Written by Diana Nelson Jones on .

Kimberly Bracken put out the word and several volunteers showed up to plant fruit trees at the new soon-to-be-inaugurated outdoor classroom at the Children’s Museum today.treeplanting

The grand opening will be from 11a to 12p on Thursday, May 17 with a public celebration featuring a woven basket hut, earth mounds, a rain barrel, raised planting beds, musical instruments and educational signage.

The basket hut will be made from invasive Norway maple tree cuttings harvested from Frick Park, the raised beds and decking are made from wood sourced locally and plantings focused on native and edible species.

Kimberly forwarded this description from the Children's Museum:

"Artist Indigo Raffel will join youth volunteers and representatives from the Children’s Museum of Pittsburgh, Keep Pennsylvania Beautiful and Waste Management, Inc. to put the finishing touches on the woven Basket Hut  and adorn it with positive wishes for the earth."

The space now has peach, apple, plum and pluot trees, thanks to work by Kimberly and volunteers Jaymes Judd, Sara Hillegass, Rachel Cook and Jana Thompson.

This photo shows Sara and Jaymes stabilizing the bare-root saplings in their holes.
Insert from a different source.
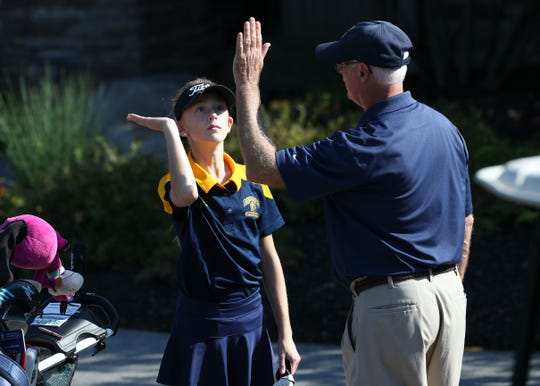 Julia Zigrossi high- fives Spencerport coach Mark Moon at the Section V girls golf championship at Deerfield Country Club.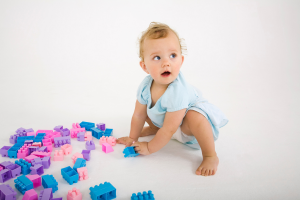 Baby baby squatting around pick purple and blue blocks while looking up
The seedlings came from Pennsylvania nurseries.

Kimberly, the youth and community program coordinator at the museum, initiated an herb and vegetable garden around the front of the building in 2010, It was installed with help from the Pittsburgh Project’s Lots of Hope and Mindy Schwartz of Garden Dreams Nursery in Wilkinsburg and paid for with grants from the General Mills Foundation, Allegheny County Health Department and Nickelodeon.         

Work on the outdoor classroom started last fall, with a grant from Keep Pennsylvania Beautiful and Waste Management, Inc

Another permaculture berry patch is growing at the exit of the Buhl doors, with blueberries, strawberries, paw paw trees, etc. that was installed May 2011 and was funded by Alcoa.

 The link to Kimberly's Garden blog is http://garden.pittsburghkids.org/.

Meanwhile, the new Allegheny Public Square Park is starting to look more like the schematic design the museum showed at capital campaign events and public sessions leading up to the dismantling of the ‘60s era plaza it's replacing.

The sunken fountain is filled in, new stone fixtures are being laid and dozens of young trees were bobbing around on a stiff breeze this afternoon as workmen crunched old concrete.

That big kitschy blue sculpture thing is still there and I'm told it likely will stay there because the city doesn't want to haul it off. In a way, it will be good to have it left behind as a reminder of the transience of the last good idea.